[Data records]
= = = = = = =
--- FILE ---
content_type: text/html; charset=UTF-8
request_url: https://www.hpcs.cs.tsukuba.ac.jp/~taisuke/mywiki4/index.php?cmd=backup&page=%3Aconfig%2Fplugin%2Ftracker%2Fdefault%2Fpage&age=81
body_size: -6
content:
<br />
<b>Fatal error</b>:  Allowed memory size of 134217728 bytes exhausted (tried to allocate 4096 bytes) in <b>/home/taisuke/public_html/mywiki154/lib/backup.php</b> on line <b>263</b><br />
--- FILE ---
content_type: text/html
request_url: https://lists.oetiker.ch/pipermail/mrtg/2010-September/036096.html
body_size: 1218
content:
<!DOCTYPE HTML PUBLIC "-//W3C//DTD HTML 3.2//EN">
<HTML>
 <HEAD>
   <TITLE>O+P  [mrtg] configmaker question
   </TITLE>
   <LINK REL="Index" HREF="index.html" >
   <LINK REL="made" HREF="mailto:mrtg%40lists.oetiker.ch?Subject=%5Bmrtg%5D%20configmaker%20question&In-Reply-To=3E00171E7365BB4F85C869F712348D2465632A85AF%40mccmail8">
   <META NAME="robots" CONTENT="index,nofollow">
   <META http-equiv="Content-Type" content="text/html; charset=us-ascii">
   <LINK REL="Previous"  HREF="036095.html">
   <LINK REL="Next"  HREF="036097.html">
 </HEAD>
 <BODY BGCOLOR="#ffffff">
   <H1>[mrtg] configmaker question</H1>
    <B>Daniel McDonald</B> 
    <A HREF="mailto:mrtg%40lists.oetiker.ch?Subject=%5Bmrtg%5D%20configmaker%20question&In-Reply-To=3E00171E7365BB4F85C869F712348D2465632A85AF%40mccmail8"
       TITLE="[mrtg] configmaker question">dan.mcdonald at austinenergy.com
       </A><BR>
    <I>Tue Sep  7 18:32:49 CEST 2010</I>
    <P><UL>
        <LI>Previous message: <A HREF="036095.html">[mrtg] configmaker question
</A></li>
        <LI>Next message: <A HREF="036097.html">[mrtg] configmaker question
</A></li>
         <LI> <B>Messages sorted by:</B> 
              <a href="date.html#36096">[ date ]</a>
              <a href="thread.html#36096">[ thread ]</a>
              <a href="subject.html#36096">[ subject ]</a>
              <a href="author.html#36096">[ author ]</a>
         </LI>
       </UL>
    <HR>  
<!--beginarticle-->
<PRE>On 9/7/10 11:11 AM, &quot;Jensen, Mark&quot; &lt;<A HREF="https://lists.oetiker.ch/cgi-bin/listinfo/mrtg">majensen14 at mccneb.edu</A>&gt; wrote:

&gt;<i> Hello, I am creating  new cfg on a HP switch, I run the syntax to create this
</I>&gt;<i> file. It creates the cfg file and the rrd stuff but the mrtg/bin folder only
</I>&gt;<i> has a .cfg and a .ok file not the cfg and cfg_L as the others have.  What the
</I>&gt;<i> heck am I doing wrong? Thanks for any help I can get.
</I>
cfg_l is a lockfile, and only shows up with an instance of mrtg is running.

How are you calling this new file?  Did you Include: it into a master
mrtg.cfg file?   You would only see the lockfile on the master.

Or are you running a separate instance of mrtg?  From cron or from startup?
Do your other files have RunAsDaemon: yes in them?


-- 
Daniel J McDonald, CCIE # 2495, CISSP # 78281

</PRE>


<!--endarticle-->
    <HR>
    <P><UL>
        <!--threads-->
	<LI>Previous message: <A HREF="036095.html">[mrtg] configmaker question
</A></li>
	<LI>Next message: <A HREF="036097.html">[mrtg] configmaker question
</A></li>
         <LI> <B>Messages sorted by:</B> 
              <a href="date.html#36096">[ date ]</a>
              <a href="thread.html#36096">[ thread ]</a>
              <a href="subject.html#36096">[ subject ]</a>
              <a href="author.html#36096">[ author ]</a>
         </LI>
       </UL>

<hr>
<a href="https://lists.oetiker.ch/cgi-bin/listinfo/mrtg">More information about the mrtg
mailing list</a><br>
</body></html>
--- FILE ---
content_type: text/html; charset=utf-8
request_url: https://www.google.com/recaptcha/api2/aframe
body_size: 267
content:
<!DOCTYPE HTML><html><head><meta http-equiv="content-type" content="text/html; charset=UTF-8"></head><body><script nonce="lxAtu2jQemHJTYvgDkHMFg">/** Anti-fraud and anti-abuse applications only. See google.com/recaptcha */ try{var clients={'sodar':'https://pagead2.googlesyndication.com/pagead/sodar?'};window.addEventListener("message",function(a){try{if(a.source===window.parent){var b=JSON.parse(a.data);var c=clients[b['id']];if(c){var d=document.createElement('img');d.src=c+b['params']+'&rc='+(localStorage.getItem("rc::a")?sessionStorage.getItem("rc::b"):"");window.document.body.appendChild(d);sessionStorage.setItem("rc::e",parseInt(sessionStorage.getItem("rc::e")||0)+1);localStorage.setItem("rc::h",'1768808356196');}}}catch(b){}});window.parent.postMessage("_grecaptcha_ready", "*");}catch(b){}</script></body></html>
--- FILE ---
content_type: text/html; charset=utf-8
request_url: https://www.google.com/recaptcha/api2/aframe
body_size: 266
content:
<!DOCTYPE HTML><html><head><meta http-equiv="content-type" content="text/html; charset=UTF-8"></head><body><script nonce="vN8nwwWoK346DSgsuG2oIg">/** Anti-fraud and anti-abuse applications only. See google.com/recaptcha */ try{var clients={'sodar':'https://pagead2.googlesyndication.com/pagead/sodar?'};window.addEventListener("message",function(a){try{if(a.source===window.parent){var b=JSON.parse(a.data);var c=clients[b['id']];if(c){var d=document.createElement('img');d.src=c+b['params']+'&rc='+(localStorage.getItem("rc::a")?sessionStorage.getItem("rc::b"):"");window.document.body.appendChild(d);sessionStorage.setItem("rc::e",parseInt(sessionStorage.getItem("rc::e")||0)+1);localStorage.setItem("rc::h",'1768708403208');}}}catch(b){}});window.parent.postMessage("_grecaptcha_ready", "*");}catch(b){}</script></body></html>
= = = = = = =
> [Problem description] Could you print all of the entries again exactly as they stand?

> [The completed task]
--- FILE ---
content_type: text/html; charset=UTF-8
request_url: https://www.hpcs.cs.tsukuba.ac.jp/~taisuke/mywiki4/index.php?cmd=backup&page=%3Aconfig%2Fplugin%2Ftracker%2Fdefault%2Fpage&age=81
body_size: -6
content:
<br />
<b>Fatal error</b>:  Allowed memory size of 134217728 bytes exhausted (tried to allocate 4096 bytes) in <b>/home/taisuke/public_html/mywiki154/lib/backup.php</b> on line <b>263</b><br />
--- FILE ---
content_type: text/html
request_url: https://lists.oetiker.ch/pipermail/mrtg/2010-September/036096.html
body_size: 1218
content:
<!DOCTYPE HTML PUBLIC "-//W3C//DTD HTML 3.2//EN">
<HTML>
 <HEAD>
   <TITLE>O+P  [mrtg] configmaker question
   </TITLE>
   <LINK REL="Index" HREF="index.html" >
   <LINK REL="made" HREF="mailto:mrtg%40lists.oetiker.ch?Subject=%5Bmrtg%5D%20configmaker%20question&In-Reply-To=3E00171E7365BB4F85C869F712348D2465632A85AF%40mccmail8">
   <META NAME="robots" CONTENT="index,nofollow">
   <META http-equiv="Content-Type" content="text/html; charset=us-ascii">
   <LINK REL="Previous"  HREF="036095.html">
   <LINK REL="Next"  HREF="036097.html">
 </HEAD>
 <BODY BGCOLOR="#ffffff">
   <H1>[mrtg] configmaker question</H1>
    <B>Daniel McDonald</B> 
    <A HREF="mailto:mrtg%40lists.oetiker.ch?Subject=%5Bmrtg%5D%20configmaker%20question&In-Reply-To=3E00171E7365BB4F85C869F712348D2465632A85AF%40mccmail8"
       TITLE="[mrtg] configmaker question">dan.mcdonald at austinenergy.com
       </A><BR>
    <I>Tue Sep  7 18:32:49 CEST 2010</I>
    <P><UL>
        <LI>Previous message: <A HREF="036095.html">[mrtg] configmaker question
</A></li>
        <LI>Next message: <A HREF="036097.html">[mrtg] configmaker question
</A></li>
         <LI> <B>Messages sorted by:</B> 
              <a href="date.html#36096">[ date ]</a>
              <a href="thread.html#36096">[ thread ]</a>
              <a href="subject.html#36096">[ subject ]</a>
              <a href="author.html#36096">[ author ]</a>
         </LI>
       </UL>
    <HR>  
<!--beginarticle-->
<PRE>On 9/7/10 11:11 AM, &quot;Jensen, Mark&quot; &lt;<A HREF="https://lists.oetiker.ch/cgi-bin/listinfo/mrtg">majensen14 at mccneb.edu</A>&gt; wrote:

&gt;<i> Hello, I am creating  new cfg on a HP switch, I run the syntax to create this
</I>&gt;<i> file. It creates the cfg file and the rrd stuff but the mrtg/bin folder only
</I>&gt;<i> has a .cfg and a .ok file not the cfg and cfg_L as the others have.  What the
</I>&gt;<i> heck am I doing wrong? Thanks for any help I can get.
</I>
cfg_l is a lockfile, and only shows up with an instance of mrtg is running.

How are you calling this new file?  Did you Include: it into a master
mrtg.cfg file?   You would only see the lockfile on the master.

Or are you running a separate instance of mrtg?  From cron or from startup?
Do your other files have RunAsDaemon: yes in them?


-- 
Daniel J McDonald, CCIE # 2495, CISSP # 78281

</PRE>


<!--endarticle-->
    <HR>
    <P><UL>
        <!--threads-->
	<LI>Previous message: <A HREF="036095.html">[mrtg] configmaker question
</A></li>
	<LI>Next message: <A HREF="036097.html">[mrtg] configmaker question
</A></li>
         <LI> <B>Messages sorted by:</B> 
              <a href="date.html#36096">[ date ]</a>
              <a href="thread.html#36096">[ thread ]</a>
              <a href="subject.html#36096">[ subject ]</a>
              <a href="author.html#36096">[ author ]</a>
         </LI>
       </UL>

<hr>
<a href="https://lists.oetiker.ch/cgi-bin/listinfo/mrtg">More information about the mrtg
mailing list</a><br>
</body></html>
--- FILE ---
content_type: text/html; charset=utf-8
request_url: https://www.google.com/recaptcha/api2/aframe
body_size: 267
content:
<!DOCTYPE HTML><html><head><meta http-equiv="content-type" content="text/html; charset=UTF-8"></head><body><script nonce="lxAtu2jQemHJTYvgDkHMFg">/** Anti-fraud and anti-abuse applications only. See google.com/recaptcha */ try{var clients={'sodar':'https://pagead2.googlesyndication.com/pagead/sodar?'};window.addEventListener("message",function(a){try{if(a.source===window.parent){var b=JSON.parse(a.data);var c=clients[b['id']];if(c){var d=document.createElement('img');d.src=c+b['params']+'&rc='+(localStorage.getItem("rc::a")?sessionStorage.getItem("rc::b"):"");window.document.body.appendChild(d);sessionStorage.setItem("rc::e",parseInt(sessionStorage.getItem("rc::e")||0)+1);localStorage.setItem("rc::h",'1768808356196');}}}catch(b){}});window.parent.postMessage("_grecaptcha_ready", "*");}catch(b){}</script></body></html>
--- FILE ---
content_type: text/html; charset=utf-8
request_url: https://www.google.com/recaptcha/api2/aframe
body_size: 266
content:
<!DOCTYPE HTML><html><head><meta http-equiv="content-type" content="text/html; charset=UTF-8"></head><body><script nonce="vN8nwwWoK346DSgsuG2oIg">/** Anti-fraud and anti-abuse applications only. See google.com/recaptcha */ try{var clients={'sodar':'https://pagead2.googlesyndication.com/pagead/sodar?'};window.addEventListener("message",function(a){try{if(a.source===window.parent){var b=JSON.parse(a.data);var c=clients[b['id']];if(c){var d=document.createElement('img');d.src=c+b['params']+'&rc='+(localStorage.getItem("rc::a")?sessionStorage.getItem("rc::b"):"");window.document.body.appendChild(d);sessionStorage.setItem("rc::e",parseInt(sessionStorage.getItem("rc::e")||0)+1);localStorage.setItem("rc::h",'1768708403208');}}}catch(b){}});window.parent.postMessage("_grecaptcha_ready", "*");}catch(b){}</script></body></html>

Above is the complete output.